When she was learning to drive, Maria Teresa tested her driving skills on her nephew, Evaris “Sonnie boy’’ Buckle, son of Williametta Eastman Jordan. She took him to Isacc A. Davis School in Paynesville. When Jordan’s three children attended Ricks Institute, Aunty Ning often took them home-cooked meals.
Maria Teresa Eastman’s love for food and feeding people led to pursue a career as a dietician. She spent her career at the University of Liberia from the late 1970s to the war. Later, she worked at Sheriff’s Pharmacy.
Eric Eastman said his wife protected him during the war. On their trek to Careys burg, the soldiers who stopped them questioned Eric. When he was slow to answer, his darling Ning spoke up. One soldier told her to “shut up” because she was not his mouthpiece.
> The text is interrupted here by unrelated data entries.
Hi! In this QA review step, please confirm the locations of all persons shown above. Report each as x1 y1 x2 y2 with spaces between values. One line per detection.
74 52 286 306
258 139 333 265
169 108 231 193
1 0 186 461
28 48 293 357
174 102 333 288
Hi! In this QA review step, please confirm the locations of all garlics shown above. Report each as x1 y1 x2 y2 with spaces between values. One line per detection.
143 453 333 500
Maria Eastman fed various warring factions who invaded their home. She saved her family when a group of soldiers stopped them on the way to Kakata. When she recognized one of them, she said, “it’s me.”
“Missie, is that you?” The young man asked. Her acts of kindness saved her family countless times during the war.
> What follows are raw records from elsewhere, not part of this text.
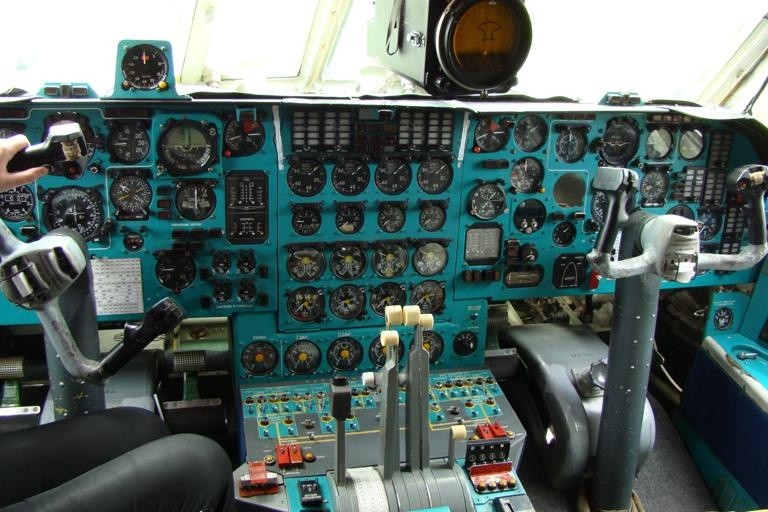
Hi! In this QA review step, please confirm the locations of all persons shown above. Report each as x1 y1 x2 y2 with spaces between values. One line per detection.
0 135 235 512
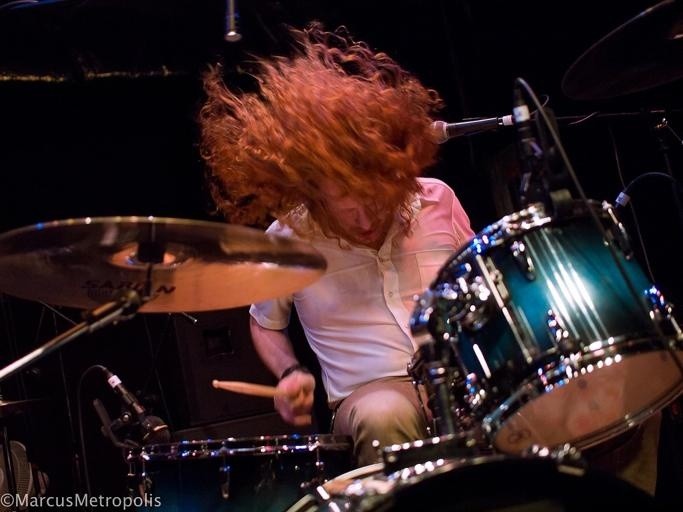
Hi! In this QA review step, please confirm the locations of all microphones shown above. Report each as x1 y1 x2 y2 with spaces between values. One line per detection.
426 115 513 144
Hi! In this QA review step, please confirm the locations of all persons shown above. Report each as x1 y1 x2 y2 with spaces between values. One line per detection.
202 23 484 464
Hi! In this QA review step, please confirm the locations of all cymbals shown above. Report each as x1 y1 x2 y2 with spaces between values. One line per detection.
0 214 330 314
561 3 683 101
“She was my protector,” Eric Eastman said.
Maria Teresa Golez Eastman was predeceased by her parents and her son, Michel. She is survived by her husband, Eric Eastman; one son, Paul (Jackie), her daughters-in-law, Jackie and Maima Eastman, two grandsons, Michel, and LeVert; many foster children, nieces, nephews, cousins and a host of relatives in Liberia, the United States, and the Philippines.
The body of Maria Teresa Golez Eastman, “Aunty Ning,” will be removed from the Stryker Funeral Home at 8:30 a.m. Friday, January 12, 2024, and taken to the St. Kizito Catholic Church in Paynesville for wake-keeping and Funeral Mass at 10 a.m. Interment will take place at Porte Hill’s Cemetery in Crozierville.